Another tactical change fans begged for was abandoning the “slingshot” zone entry. Opponents, again upping the puck pressure, stacked four skaters along the blue line. Reluctant to dump the puck, even with ample evidence the slingshot was not pushing defenders back, the Caps cost themselves valuable zone time. Both the stagnant power play and slingshot are coaching decisions that can and must be fixed. Personnel-wise, it may be time to move Evgeny Kuznetsov off the top power-play unit. As skillful a passer as he is, it might be more productive to have a more dogged pursuer of the puck skating with the first unit. Tom Wilson, who saw some top unit time in T.J. Oshie’s absence, Lars Eller, or even a fourth line grinder with speed might all be better options to chase down dump-ins and do the dirty work in the corners. Failure to win puck battles and, of course, failure to win offensive zone faceoffs frequently made power player entries “one and done” forcing the Capitals to burn precious seconds chasing easy clears by the defense. Altering the unit’s design and personnel could restore Washington’s power play as a dominant weapon.

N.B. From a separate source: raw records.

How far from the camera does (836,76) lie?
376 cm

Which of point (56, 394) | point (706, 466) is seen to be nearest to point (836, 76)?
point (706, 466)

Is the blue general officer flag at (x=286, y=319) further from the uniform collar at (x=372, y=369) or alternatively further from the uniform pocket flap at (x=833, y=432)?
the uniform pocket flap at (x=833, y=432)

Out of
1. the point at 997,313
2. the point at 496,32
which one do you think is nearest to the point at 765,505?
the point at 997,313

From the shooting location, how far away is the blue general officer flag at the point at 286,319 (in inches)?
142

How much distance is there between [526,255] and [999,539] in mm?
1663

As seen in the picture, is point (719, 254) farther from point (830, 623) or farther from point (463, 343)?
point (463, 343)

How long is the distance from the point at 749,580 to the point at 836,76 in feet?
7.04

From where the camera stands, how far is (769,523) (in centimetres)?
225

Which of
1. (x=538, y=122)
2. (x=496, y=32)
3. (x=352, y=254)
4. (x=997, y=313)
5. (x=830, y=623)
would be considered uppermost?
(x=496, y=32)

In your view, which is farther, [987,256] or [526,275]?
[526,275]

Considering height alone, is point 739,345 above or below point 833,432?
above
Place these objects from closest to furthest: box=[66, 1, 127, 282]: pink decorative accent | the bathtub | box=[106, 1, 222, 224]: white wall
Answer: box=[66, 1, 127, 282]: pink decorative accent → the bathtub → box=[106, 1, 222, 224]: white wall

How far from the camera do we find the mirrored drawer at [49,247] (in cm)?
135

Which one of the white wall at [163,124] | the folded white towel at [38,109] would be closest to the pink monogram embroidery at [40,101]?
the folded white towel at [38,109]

I think the word the Washington Capitals need to focus on this offseason in order to improve is “speed”. I know it’s been the hot word for the last five years, but it has been for a reason. The Capitals are a physical team, but they also have (or had) speed, it’s what made them so deadly for years and ultimately won them the Cup. But the Capitals lost in the playoffs the day Michal Kempny got hurt weeks before the postseason even began. Kempny was their best defensive skater and losing him for a seven-game series against the fastest team in the league was their ultimate doom. That series really showed that the Capitals really lacked speed or enough speed to keep up with the likes of the Carolina Hurricanes. Specifically, that series really showed that the Caps need to get faster on the backend.

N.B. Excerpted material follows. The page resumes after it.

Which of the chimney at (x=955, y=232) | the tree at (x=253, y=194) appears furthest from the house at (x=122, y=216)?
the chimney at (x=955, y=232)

They were consistently beaten to the puck on the forecheck, which resulted in a lot of Hurricane scoring chances. A good start to fix this would be letting Brooks Orpik go. Everybody loves him, but his speed, or lack of, is a hindrance on the ice. Hopefully, he retires so the Caps don’t have to make a choice about him. A second move the Capitals should look into is moving Matt Niskanen. This would be good on two levels: saving cap space and speeding up the defensive core. Listen, no one is saying Niskanen is bad, he isn’t, but with Nick Jensen now in the mix, he can do the same jobs Niskanen is doing but at a much faster pace and a cheaper price. Replacing Orpik and Niskanen with Jonas Siegenthaler (a revelation this season) and Jensen would be a huge boost to the speed on the back end. A Kempny-Carlson, Orlov-Jensen, Djoos-Siegenthaler defensive core is arguably the best core in the Alexander Ovechkin era. Every pairing has speed (Kempny, Jensen, Siegenthaler) and skill (Carlson, Orlov, Djoos). That’s a core that could get the puck in the defensive zone, get it out of the zone, and into the offensive zone all at a very quick pace.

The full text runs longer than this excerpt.